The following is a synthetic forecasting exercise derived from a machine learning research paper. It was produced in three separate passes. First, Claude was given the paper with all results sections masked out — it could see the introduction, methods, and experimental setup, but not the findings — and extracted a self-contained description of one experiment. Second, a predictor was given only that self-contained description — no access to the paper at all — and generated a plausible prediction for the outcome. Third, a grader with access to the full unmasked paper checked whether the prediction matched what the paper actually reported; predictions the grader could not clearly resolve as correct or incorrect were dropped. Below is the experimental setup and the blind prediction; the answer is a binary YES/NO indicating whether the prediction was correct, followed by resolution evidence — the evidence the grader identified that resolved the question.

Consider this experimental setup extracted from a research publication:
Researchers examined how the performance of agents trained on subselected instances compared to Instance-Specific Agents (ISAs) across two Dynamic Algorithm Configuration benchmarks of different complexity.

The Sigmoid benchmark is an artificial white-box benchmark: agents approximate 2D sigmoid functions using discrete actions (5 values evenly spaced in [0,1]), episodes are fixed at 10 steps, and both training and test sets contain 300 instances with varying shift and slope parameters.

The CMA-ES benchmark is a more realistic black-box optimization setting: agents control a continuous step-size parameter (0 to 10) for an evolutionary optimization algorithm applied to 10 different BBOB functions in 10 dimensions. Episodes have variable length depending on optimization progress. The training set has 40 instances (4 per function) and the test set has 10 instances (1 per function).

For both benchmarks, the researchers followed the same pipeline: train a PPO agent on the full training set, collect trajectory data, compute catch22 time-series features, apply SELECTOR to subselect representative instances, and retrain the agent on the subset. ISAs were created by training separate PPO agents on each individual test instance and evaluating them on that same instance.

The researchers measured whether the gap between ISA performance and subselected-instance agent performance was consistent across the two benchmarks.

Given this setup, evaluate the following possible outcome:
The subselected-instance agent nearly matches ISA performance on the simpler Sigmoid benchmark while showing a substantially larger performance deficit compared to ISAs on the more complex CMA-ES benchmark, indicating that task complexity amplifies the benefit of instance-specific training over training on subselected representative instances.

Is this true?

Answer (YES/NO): NO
──────────
Transcribe every entry verbatim.

The following is a synthetic forecasting exercise derived from a machine learning research paper. It was produced in three separate passes. First, Claude was given the paper with all results sections masked out — it could see the introduction, methods, and experimental setup, but not the findings — and extracted a self-contained description of one experiment. Second, a predictor was given only that self-contained description — no access to the paper at all — and generated a plausible prediction for the outcome. Third, a grader with access to the full unmasked paper checked whether the prediction matched what the paper actually reported; predictions the grader could not clearly resolve as correct or incorrect were dropped. Below is the experimental setup and the blind prediction; the answer is a binary YES/NO indicating whether the prediction was correct, followed by resolution evidence — the evidence the grader identified that resolved the question.

Consider this experimental setup extracted from a research publication:
Researchers examined how the performance of agents trained on subselected instances compared to Instance-Specific Agents (ISAs) across two Dynamic Algorithm Configuration benchmarks of different complexity.

The Sigmoid benchmark is an artificial white-box benchmark: agents approximate 2D sigmoid functions using discrete actions (5 values evenly spaced in [0,1]), episodes are fixed at 10 steps, and both training and test sets contain 300 instances with varying shift and slope parameters.

The CMA-ES benchmark is a more realistic black-box optimization setting: agents control a continuous step-size parameter (0 to 10) for an evolutionary optimization algorithm applied to 10 different BBOB functions in 10 dimensions. Episodes have variable length depending on optimization progress. The training set has 40 instances (4 per function) and the test set has 10 instances (1 per function).

For both benchmarks, the researchers followed the same pipeline: train a PPO agent on the full training set, collect trajectory data, compute catch22 time-series features, apply SELECTOR to subselect representative instances, and retrain the agent on the subset. ISAs were created by training separate PPO agents on each individual test instance and evaluating them on that same instance.

The researchers measured whether the gap between ISA performance and subselected-instance agent performance was consistent across the two benchmarks.

Given this setup, evaluate the following possible outcome:
The subselected-instance agent nearly matches ISA performance on the simpler Sigmoid benchmark while showing a substantially larger performance deficit compared to ISAs on the more complex CMA-ES benchmark, indicating that task complexity amplifies the benefit of instance-specific training over training on subselected representative instances.

Is this true?

Answer (YES/NO): NO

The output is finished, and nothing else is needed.